Hi @linouk23 - thanks for your response.

I am using Option 1, I provide an API Key and Secret via Environment Variables, rather than the provider block. Some context around our deployment:

We have a Terraform Directory/Project per Environment (Production, Staging, Test etc.) The Environments have multiple Clusters in them, which poses an issue because in my Deployment Pipeline I can only specify a single Environment Variable per Environment, and therefore cannot have multiple "KAFKA_REST_ENDPOINT"s.

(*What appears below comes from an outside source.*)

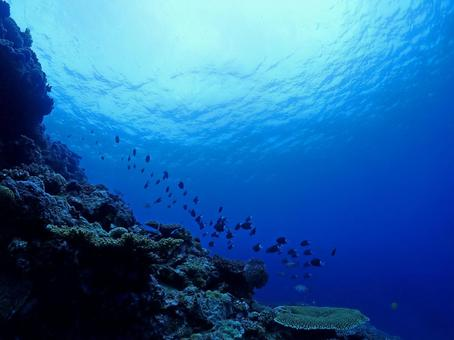 Mysterious blue, the seabed of Onna village (Okinawa)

This is a problem for me, because my Cluster's within an Environment do not all have the same Rest Endpoints.

Therefore, when I provide the Import block:

import {
  for_each = local.confluent_service_accounts_with_acls
  to       = module.confluent_cloud_kafka_acl.confluent_kafka_acl.kafka_acl[each.key]
  id       = "${each.value.cluster_id}/CLUSTER#kafka-cluster#${each.value.pattern_type}#User:${each.value.principal_id}#${each.value.resource_name}#${each.value.operation}#${each.value.permission}"
}

I am seeing the error:

error importing Kafka Topic: one of provider.kafka_rest_endpoint (defaults to KAFKA_REST_ENDPOINT environment variable) or IMPORT_KAFKA_REST_ENDPOINT environment variable must be set

So my question is, if you are not expecting me to pass "IMPORT_KAFKA_REST_ENDPOINT", which I am not, why am I getting that error?

In the situation where "IMPORT_KAFKA_REST_ENDPOINT" is required, and you have multiple Clusters per environment with differing Rest Endpoints I believe you will have to change to a Terraform Directory/Project per Cluster, or Deployment Pipeline/Stage per Cluster to provide this. Which creates a "special case" for ACLs in our deployment model.